A primavera vai chegar a Praga sem a conotação da invasão pelas tropas de Moscou. Agora, a desunião soviética nem se lembrará da Primavera de Praga, no final dos anos 60, mas da reunião conjunta de cada ano promovida pelo Banco Mundial e o FMI.
Banco e Fundo, juntos, vão atrair a atenção de previstos 40 mil manifestantes, prontos para encher as ruas de Praga de protestos, confrontos e conflitos, mobilizando uma segurança de 11 mil policiais e, se for necessário, intervenções do Exército, na efervescência prevista entre os próximos dias 19 e 27.
Teremos novidades. O FMI, pode acreditar, vai instar os países ricos a serem condescendentes, inclusives nas dívidas, com os países pobres. O Banco Mundial se mostra disposto a oferecer empréstimos mais significativos em condições bem mais amenas. De uma forma ou de outra, os protestos serão muitos contra a chamada globalização.
Você vai ler e ouvir muito sobre esse encontro em Praga, a partir de depois de amanhã. Vamos procurar sintetizar o que podemos esperar disso em matéria de segurança pública. Entre os especialistas na matéria, a expressão preferida é transnacional, pelo fato de que os segmentos do crime organizado avançam e montam suas bases sem considerar a existência de fronteiras e assim, segundo define o juiz Valter Maierovitch, ex-secretário nacional antidrogas, ‘‘proliferam por capilaridade, comprometendo o tecido social.
Perseguem o mesmo objetivo, ou seja, o controle social e a consequente anulação da cidadania’’. De acordo com o ex-secretário, as organizações criminosas, ‘‘conectadas por meio da chamada network desse tipo de crime, criaram o seu Mercado Comum, que movimenta um quarto do dinheiro em circulação no mundo’’. Citando um livro da jornalista italiana Claire Sterling, Un Mondo di Ladri, o magistrado afirma que as organizações transnacionais deslocam o lucro obtido com atividades ilícitas para fundos escusos de capitais que, ‘‘reciclados de modo a esconder a origem sempre ilegal, são frequentemente empregados em atividades empresariais consideradas normais’’.
O encontro de Praga pode ajudar, de forma pelo menos indireta, a se examinar a questão do crime organizado sob a ótica da globalização. A ex-URSS gerou a máfia russa, que hoje coloca em sua vitrine artigos como componentes nucleares e armamentos.

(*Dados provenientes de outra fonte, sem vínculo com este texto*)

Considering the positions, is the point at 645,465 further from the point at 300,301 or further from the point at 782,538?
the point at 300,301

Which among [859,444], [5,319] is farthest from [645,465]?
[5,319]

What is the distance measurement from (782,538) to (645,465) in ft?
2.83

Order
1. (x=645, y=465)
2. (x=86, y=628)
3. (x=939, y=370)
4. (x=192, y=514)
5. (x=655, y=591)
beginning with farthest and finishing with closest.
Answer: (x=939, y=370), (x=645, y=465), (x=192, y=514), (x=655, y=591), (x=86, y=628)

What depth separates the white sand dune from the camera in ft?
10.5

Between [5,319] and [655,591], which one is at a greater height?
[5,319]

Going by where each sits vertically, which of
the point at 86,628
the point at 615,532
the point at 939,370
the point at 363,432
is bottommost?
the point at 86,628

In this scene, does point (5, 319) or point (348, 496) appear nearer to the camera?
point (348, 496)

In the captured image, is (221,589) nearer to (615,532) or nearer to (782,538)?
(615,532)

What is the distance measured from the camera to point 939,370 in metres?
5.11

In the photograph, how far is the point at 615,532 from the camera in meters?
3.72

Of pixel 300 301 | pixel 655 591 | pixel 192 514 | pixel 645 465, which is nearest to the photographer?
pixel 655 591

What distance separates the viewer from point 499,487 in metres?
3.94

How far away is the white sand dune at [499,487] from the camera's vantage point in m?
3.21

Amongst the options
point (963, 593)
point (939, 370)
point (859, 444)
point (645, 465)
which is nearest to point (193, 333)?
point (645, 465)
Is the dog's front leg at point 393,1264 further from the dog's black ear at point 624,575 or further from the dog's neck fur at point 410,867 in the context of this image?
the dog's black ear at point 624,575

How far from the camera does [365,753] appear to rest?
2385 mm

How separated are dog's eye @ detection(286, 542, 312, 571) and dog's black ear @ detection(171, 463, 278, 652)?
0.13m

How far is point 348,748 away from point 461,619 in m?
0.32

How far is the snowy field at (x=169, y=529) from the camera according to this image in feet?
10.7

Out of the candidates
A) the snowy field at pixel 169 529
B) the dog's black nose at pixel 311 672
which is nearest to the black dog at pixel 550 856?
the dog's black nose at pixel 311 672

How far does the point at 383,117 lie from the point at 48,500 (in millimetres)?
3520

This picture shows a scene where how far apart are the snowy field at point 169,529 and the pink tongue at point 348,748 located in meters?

Perceba que em Londrina, por exemplo, foi organizada uma caminhada pela cidade contra o avanço das drogas. As reações diante de uma ação como esta podem ser variadas, pois envolvem o mundo da dependência química, a prevenção, a repressão e o tratamento. Observe que, a par disso tudo, vigora no mundo das drogas uma implacável lei da oferta e da procura. Para o narcotraficante, este é um grande negócio, nada mais. Pode ser doloroso enfocar o assunto também desse modo, mas funciona assim: alguém vende porque alguém compra; existe traficante porque existe dependente; o negócio ilegal prospera porque não se admite a inadimplência, punida sempre com a morte. A propósito, a Escola Nacional de Saúde Pública realizou uma pesquisa – dissertação de mestrado da assistente social Zilah Vieira Meirelles – em três morros cariocas, constatando que nada menos do que um quarto da garotada de 10 a 19 anos de idade trabalha para o tráfico. De fato, dentre 2.655 entrevistados, verificou-se que 24,3% deles são envolvidos de alguma forma com traficantes. Com um detalhe: 7,5% são empregados fixos dos traficantes, com salário previamente estipulado, e 16,8% são pagos de acordo com uma tarefa executada – que pode ser entregar um pacote de droga ou fazer uma mensagem chegar ao destino.
Perceba que estas coisas têm começo, meio e fim. Como diz Maierovitch, quixote afastado do cargo porque incomodava, assim é a transnacionalidade: ‘‘O mapa-múndi é uma grande cabeça tomada pelas metástases decorrentes de um tumor maligno chamado crime organizado transnacional. E os cancros proliferam pela incredulidade dos que não temem pela perda da cidadania e da paz.’’
Você vai ouvir gritos e protestos do tipo fora FMI, abaixo o pagamento da dívida externa e coisas do gênero. O buraco, porém, fica bem mais para baixo. É transnacional.